>>>

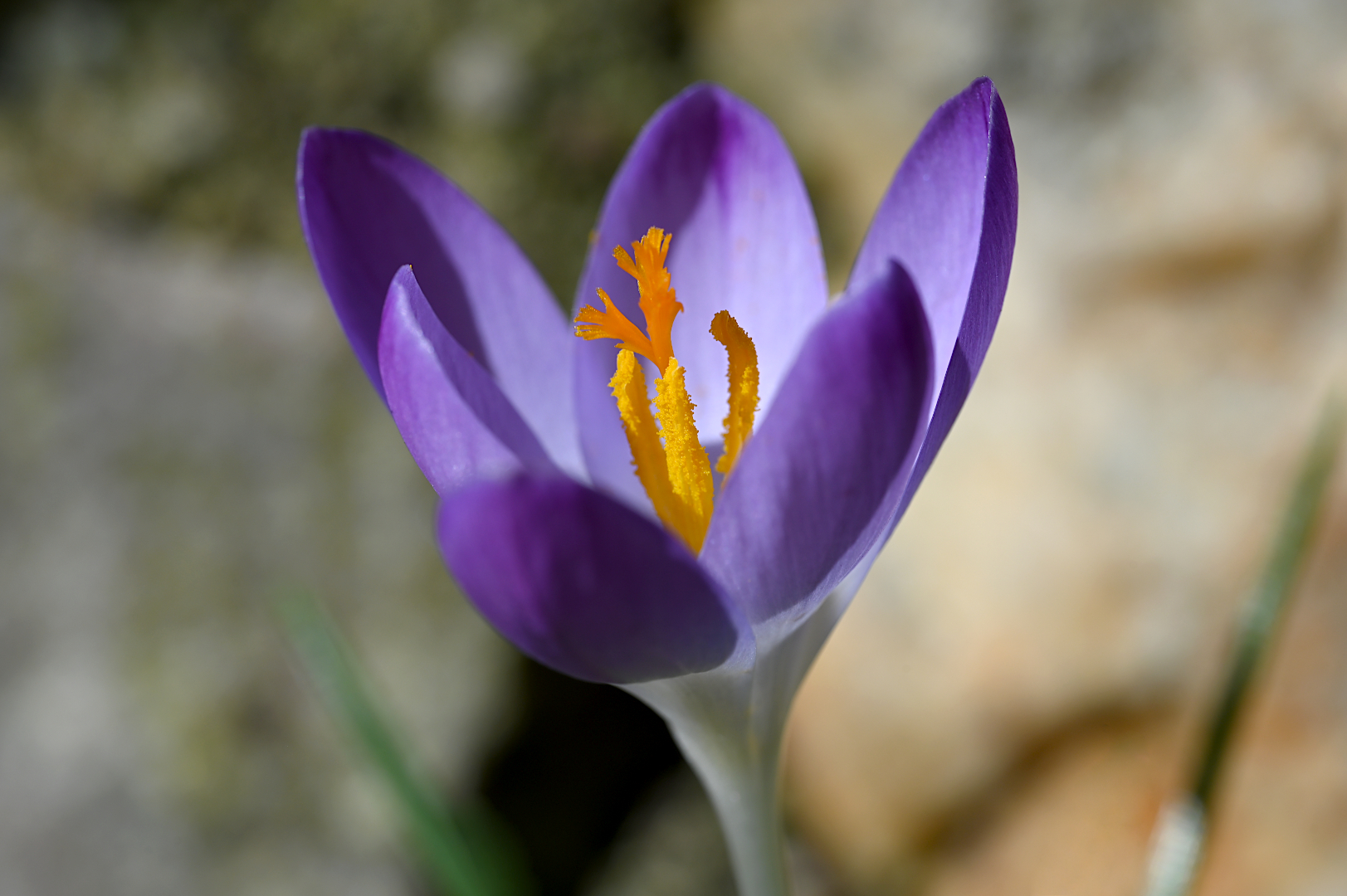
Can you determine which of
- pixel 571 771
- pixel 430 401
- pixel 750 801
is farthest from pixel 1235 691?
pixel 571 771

<<<
>>>

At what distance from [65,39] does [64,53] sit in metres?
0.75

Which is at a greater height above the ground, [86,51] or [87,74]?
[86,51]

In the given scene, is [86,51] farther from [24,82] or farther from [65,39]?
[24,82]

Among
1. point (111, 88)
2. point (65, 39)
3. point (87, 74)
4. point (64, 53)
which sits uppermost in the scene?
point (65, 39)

<<<

Pick out each line above that contains the word "point" and copy those lines out in full.

1. point (111, 88)
2. point (65, 39)
3. point (87, 74)
4. point (64, 53)
point (65, 39)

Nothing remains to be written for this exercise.